The gut-brain connection is increasingly well-documented. From autism (1) to emotional well-being (2), multiple aspects of personality (3), disorders of affect and anxiety (4) and neurodegenerative diseases such as Parkinsonism (5) and perhaps Alzheimer’s (6), it is abundantly clear that the bugs in our gut have major short- and long-term effects on our brains, and our artificially insular construct of self.
Further evidence for the microbes in ‘me’ comes from the weird world of bariatric surgery.
A relatively successful surgical procedure in terms of achieving weight loss in the morbidly obese, it has long been associated with post-operative personality and mood changes (ie 7, 8) and, of course, the surprisingly common ‘bariatric divorce’ (ie 9). Very recently, a new avenue of research has opened up; an association has been found between bariatric surgery and an increased risk of epilepsy (10), predominantly focal epilepsy (11).
The fact that this association held after major confounders had been filtered out, occurred with different kinds of bariatric surgery and was maintained after other epileptogenic insults (ie stroke), suggests that surgery was indeed causative. And it is to do, I think, with the relationship between diet and seizure threshold.
Bariatric surgery works primarily by enforcing reduced food intake, which is not in itself a bad thing. However, when you scan the pre- and post-surgery diets recommended by mainstream institutions (ie 12) you see they are generally low volume, low calorie, low carb and almost devoid of prebiotic fibers. The colonic microbiota must therefore shift away from gram-positive saccharolytic microbes, which produce butyrate, towards proteolytic and bile-resistant species (ie 13, 14) which are predominantly gram-negative and intrinsically pro-inflammatory (ie 15).
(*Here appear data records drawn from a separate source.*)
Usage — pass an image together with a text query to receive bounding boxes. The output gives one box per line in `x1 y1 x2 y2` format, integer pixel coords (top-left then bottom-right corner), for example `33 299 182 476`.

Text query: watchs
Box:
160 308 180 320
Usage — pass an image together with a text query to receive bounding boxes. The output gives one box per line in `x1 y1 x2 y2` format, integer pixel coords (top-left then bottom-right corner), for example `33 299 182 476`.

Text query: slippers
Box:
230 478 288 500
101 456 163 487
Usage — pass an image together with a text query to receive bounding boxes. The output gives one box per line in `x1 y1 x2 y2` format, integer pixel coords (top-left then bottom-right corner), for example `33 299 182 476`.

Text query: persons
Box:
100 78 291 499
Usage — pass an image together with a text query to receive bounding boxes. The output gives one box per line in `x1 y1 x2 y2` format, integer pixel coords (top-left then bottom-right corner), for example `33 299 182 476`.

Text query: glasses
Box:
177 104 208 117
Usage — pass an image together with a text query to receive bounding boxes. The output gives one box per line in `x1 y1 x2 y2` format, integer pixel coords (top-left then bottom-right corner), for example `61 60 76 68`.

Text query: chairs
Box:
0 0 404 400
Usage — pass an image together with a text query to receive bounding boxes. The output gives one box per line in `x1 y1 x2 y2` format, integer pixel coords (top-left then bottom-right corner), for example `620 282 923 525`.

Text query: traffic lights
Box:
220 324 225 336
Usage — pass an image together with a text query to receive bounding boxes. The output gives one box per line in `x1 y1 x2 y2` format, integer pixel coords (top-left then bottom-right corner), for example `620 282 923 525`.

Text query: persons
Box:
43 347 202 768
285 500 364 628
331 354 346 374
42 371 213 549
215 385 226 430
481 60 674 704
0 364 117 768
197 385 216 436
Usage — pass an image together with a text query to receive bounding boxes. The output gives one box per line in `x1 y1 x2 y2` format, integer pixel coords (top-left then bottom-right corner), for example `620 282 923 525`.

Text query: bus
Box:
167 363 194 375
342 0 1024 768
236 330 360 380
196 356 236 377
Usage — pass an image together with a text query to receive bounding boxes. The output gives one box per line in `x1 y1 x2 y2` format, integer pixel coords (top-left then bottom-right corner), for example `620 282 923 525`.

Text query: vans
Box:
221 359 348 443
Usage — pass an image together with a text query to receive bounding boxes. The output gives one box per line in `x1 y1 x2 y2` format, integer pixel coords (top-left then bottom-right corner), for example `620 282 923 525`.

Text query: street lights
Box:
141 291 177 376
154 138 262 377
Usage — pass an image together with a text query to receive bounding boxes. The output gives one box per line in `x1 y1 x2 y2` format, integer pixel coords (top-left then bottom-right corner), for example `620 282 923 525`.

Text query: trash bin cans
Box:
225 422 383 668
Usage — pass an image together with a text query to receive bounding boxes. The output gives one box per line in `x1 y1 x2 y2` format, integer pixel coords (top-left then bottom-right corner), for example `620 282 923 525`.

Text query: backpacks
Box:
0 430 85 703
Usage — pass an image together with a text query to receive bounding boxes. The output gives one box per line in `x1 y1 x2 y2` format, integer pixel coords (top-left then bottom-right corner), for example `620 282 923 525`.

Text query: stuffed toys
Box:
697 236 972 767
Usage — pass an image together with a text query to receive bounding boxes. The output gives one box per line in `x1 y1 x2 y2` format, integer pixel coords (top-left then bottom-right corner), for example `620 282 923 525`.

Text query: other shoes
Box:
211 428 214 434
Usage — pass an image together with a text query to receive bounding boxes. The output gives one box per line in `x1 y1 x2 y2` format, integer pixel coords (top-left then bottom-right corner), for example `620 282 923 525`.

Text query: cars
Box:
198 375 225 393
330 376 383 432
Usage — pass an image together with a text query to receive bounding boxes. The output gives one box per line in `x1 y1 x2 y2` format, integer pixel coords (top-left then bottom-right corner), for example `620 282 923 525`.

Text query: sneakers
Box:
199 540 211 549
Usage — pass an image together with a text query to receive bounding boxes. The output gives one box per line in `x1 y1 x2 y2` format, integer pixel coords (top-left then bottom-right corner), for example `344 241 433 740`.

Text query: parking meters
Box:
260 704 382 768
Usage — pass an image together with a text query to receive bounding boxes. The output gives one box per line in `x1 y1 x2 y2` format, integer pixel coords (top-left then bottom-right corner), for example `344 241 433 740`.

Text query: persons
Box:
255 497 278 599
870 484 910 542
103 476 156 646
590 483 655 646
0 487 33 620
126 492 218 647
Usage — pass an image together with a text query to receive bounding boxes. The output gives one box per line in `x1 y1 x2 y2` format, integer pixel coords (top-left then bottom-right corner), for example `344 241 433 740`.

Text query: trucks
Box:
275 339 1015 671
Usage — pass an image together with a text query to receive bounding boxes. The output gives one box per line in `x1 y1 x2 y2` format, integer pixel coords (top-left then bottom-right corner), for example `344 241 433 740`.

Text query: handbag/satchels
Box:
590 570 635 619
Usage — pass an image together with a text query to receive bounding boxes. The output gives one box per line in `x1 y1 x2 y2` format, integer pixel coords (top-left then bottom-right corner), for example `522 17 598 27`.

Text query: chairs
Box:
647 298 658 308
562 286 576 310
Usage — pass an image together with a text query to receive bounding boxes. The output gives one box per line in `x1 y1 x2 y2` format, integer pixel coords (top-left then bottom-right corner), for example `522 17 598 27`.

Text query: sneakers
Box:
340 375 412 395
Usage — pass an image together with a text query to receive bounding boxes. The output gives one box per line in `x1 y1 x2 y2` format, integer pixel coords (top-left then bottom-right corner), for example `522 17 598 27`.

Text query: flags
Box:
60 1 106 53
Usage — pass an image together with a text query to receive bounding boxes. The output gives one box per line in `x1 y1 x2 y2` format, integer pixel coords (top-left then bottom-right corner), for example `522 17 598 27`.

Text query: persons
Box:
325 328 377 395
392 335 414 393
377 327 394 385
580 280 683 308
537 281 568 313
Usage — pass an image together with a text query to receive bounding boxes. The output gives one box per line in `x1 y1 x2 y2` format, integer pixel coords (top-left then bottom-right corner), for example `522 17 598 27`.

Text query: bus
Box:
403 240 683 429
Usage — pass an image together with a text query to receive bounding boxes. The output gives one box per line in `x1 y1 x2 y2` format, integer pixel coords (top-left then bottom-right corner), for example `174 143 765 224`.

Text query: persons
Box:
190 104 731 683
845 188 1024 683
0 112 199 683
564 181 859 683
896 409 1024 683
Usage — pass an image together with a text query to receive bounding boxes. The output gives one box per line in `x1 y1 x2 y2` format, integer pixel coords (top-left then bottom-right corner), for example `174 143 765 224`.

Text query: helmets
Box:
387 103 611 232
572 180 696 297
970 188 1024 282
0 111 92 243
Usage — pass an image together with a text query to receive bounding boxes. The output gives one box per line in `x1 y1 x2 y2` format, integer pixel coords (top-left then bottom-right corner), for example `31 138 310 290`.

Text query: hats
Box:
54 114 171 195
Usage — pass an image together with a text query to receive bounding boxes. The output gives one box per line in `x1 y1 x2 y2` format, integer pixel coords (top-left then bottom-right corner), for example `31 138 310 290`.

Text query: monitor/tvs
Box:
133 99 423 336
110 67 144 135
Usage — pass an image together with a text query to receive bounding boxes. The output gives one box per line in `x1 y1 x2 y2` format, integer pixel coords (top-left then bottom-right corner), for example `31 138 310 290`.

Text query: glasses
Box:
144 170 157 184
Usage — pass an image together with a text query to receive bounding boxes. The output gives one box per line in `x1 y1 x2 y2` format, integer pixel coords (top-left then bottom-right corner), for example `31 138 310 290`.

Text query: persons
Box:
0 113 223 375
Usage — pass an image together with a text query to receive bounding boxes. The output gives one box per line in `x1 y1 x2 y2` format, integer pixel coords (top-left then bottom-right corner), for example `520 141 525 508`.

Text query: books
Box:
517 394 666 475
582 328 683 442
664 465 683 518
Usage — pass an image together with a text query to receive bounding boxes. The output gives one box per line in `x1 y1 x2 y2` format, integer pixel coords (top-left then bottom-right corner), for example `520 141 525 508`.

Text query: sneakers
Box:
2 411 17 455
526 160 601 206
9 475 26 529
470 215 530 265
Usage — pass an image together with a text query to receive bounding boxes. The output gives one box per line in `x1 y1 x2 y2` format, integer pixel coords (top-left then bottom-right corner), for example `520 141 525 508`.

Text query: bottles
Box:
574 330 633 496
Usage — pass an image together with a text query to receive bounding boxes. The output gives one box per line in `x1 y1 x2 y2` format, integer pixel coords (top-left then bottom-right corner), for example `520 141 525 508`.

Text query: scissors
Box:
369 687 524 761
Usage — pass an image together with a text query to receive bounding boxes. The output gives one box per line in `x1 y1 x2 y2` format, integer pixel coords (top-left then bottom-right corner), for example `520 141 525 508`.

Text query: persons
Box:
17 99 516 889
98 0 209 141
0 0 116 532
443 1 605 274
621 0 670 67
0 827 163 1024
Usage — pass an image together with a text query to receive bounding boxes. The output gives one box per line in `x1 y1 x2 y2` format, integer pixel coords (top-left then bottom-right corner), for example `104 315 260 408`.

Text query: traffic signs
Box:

Butyrate, a short chain fatty acid with pronounced anti-inflammatory effects in the gut, central nervous system and other tissues (16-18), is intimately involved in epilepsy. By inhibiting the enzyme histone deacetylase it increases the acetylation of histones (and other proteins), an epigenetic mechanism which results in improved neuronal energetics, health and survival (19), significant anti-ageing effects (20-22), reduced neuroinflammation (22) and distinct anti-epilepsy benefits (23-25).
Conversely, intestinal inflammation reduces the effectiveness of antiepileptic drugs (26, 27), lowering the seizure threshold and making seizures more likely.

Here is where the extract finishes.